═══ Trecho de origem

Além do fascínio por Santos, por barro e lápis de cor, sempre gostei e brinquei com bonecas. Tinha entre 11 e 13 anos... Muitas bonecas na sala de casa para quem quisesse ver. Meus pais nunca me repreenderam e os próprios vizinhos nunca se meteram nisso. Na época eu achava tudo extremamente “natural”. Não existia na minha cabeça a reflexão ou o juízo de valor par determinar que existissem coisas de menino e coisas de menina. Me interessava ter diversas bonecas, bonecos, bichos, construir cidades com casas de madeira (pegava pedaços de madeira da serraria de meu pai e eu mesmo fazia as casas da cidade). Todo dia eu tinha o horário de montar a cidade e construir uma história. Tinha protagonistas e antagonistas com textos, falas e diálogos. Geralmente terminava a história com uma grande catástrofe que destruía tudo (inspirado em um desenho que vi na TV). Fazia essa cidade na sala, ficava no meio dela... Visitas chegavam, achavam bonito.

Eu tinha uma Tia chamada Lélé nos Picos (Já faleceu). Ela era rezadeira e fazia bonecas de pano como ninguém. Eu era seu principal fã... Sempre ela me fornecia alguma boneca interessante. Todo ano no dia de São Pedro ela organizava um Terço na comunidade. A atração do terço era um cenário que ela fazia na parede de sua casa de taipa repleto de bonecas de pano vestidas de anjo, ao redor da imagem de São Pedro. Pessoas de várias localidades da serra vinham para esse terço tradicionalmente. Eu não tirava os olhos de tudo aquilo... Perfeito pra mim: um santo e bonecas!

Nunca me esqueço de certa vez, época de Natal no bairro que morava, iam distribuir brinquedos para crianças... Fila enorme. Eu estava no meio ansioso... Ansioso para ganhar meu presente: uma boneca. Tinha duas opções de presentes: carrinho para menino e boneca para menina. Na minha cabeça estava certo que eu iria dizer quando chegasse à minha vez que eu queria a boneca e não o carro... Fui vendo que todos os meninos só levavam os carrinhos... Intimidei-me... Levei o carrinho muito triste para casa. Nunca brinquei com ele. Me confortava saber que quando eu chegasse em casa as minhas bonecas estavam me esperando. Algumas delas ganhei de primas, outras de minha Tia Lelé... Cheguei a roubar algumas delas, as mais exóticas. Pra mim elas tinham vida própria, conversavam entre elas quando eu não estava presente... Assistia muitos desenhos da Disney, dormia vendo TV na sala... Me interessava dar vida as bonecas, inventar histórias e mundos. Muitas dessas histórias iam pra os cadernos de desenho e paras revistinhas em quadrinhos que eu mesmo fazia (Tinha coleções imensas de revistas em quadrinhos... meu pai comprava). Aprendi a ler e escrever por causa das revistas em quadrinhos... A professora ajudava, mas as revistas tornavam isso mais prazeroso. Meu pai acompanhava esse processo, por isso sempre me fornecia revistas. Ele era esperto!

══════
═══ Dados fornecidos

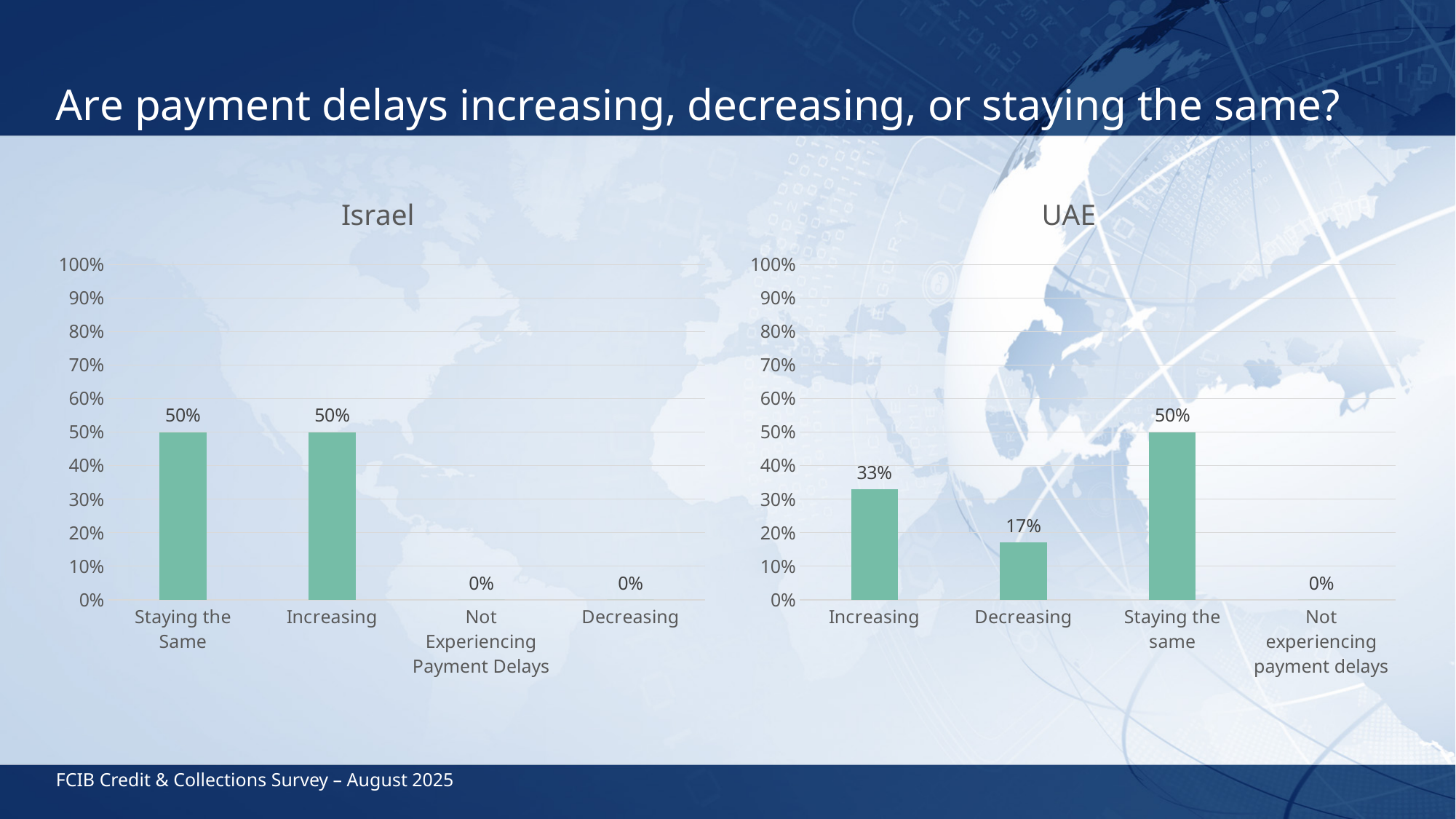
In the UAE chart, which category has the lowest value? Not experiencing payment delays In the UAE chart, what is the difference between Staying the same and Increasing? 17% In the UAE chart, which category has the highest value? Staying the same In the Israel chart, how many categories are shown on the x axis? 4 In the Israel chart, what is the difference between Staying the Same and Decreasing? 50% In the UAE chart, which is larger, Increasing or Decreasing? Increasing In the Israel chart, what is the value for Not Experiencing Payment Delays? 0% In the UAE chart, what is the value for Decreasing? 17% In the UAE chart, what is the value for Increasing? 33% In the Israel chart, what is the value for Increasing? 50% What is the title of the chart on the left? Israel What kind of chart is the UAE chart? Bar chart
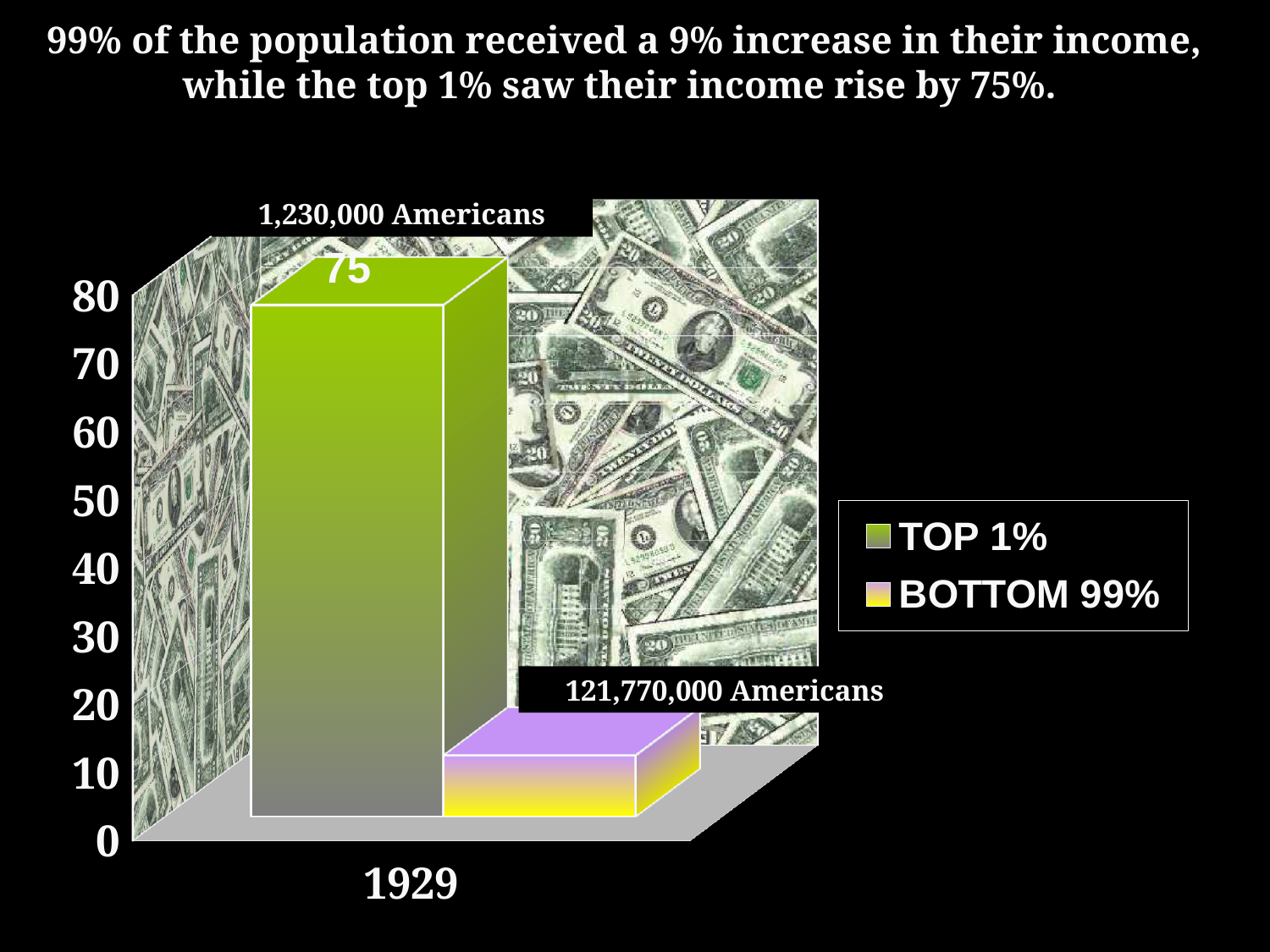
Is the value for BOTTOM 99% greater or less than 20? less Which is larger, the TOP 1% bar or the BOTTOM 99% bar? TOP 1% Which series has the lowest bar? BOTTOM 99% Is the value for TOP 1% greater or less than 80? less What text label appears above the TOP 1% bar? 1,230,000 Americans What kind of chart is shown on the slide? bar chart Is the value for TOP 1% greater or less than 70? greater What is the category label on the x axis? 1929 How many categories are shown on the x axis? 1 What is the value of the TOP 1% bar? 75 How many series does the legend list? 2 Which series has the highest bar? TOP 1%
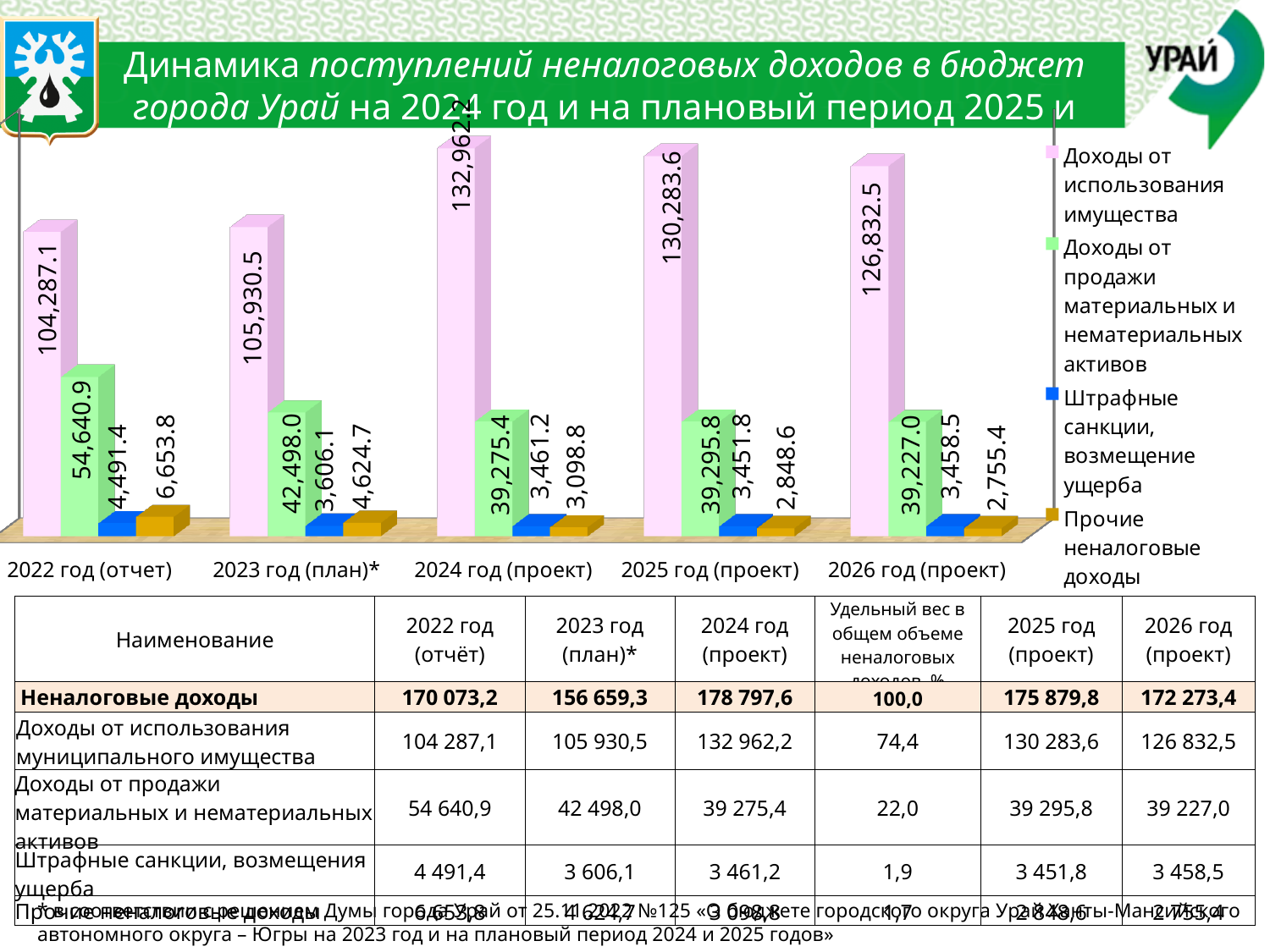
How many year categories are shown on the x axis of the chart? 5 What is the value of Доходы от использования имущества for 2024 год (проект)? 132,962.2 In which year is Доходы от использования имущества lowest? 2022 год (отчет) Does Прочие неналоговые доходы rise or fall from 2022 год (отчет) to 2026 год (проект)? fall What is the value of Прочие неналоговые доходы for 2026 год (проект)? 2,755.4 What is the value of Доходы от продажи материальных и нематериальных активов for 2022 год (отчет)? 54,640.9 What is the value of Штрафные санкции, возмещение ущерба for 2023 год (план)*? 3,606.1 In 2022 год (отчет), which is larger: Штрафные санкции, возмещение ущерба or Прочие неналоговые доходы? Прочие неналоговые доходы What is the difference between Доходы от использования имущества in 2024 год (проект) and 2025 год (проект)? 2,678.6 How many series does the chart legend list? 4 What is the difference between Доходы от продажи материальных и нематериальных активов in 2022 год (отчет) and 2023 год (план)*? 12,142.9 In which year is Доходы от использования имущества highest? 2024 год (проект)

══════

◆ **Sua instrução**: Por favor, reproduza o trecho do relato sobre as bonecas entre "Eu tinha uma" e "santo e bonecas!", inclusive. A listagem não tem papel algum neste trabalho.

◆ **Sua resposta**:
Eu tinha uma Tia chamada Lélé nos Picos (Já faleceu). Ela era rezadeira e fazia bonecas de pano como ninguém. Eu era seu principal fã... Sempre ela me fornecia alguma boneca interessante. Todo ano no dia de São Pedro ela organizava um Terço na comunidade. A atração do terço era um cenário que ela fazia na parede de sua casa de taipa repleto de bonecas de pano vestidas de anjo, ao redor da imagem de São Pedro. Pessoas de várias localidades da serra vinham para esse terço tradicionalmente. Eu não tirava os olhos de tudo aquilo... Perfeito pra mim: um santo e bonecas!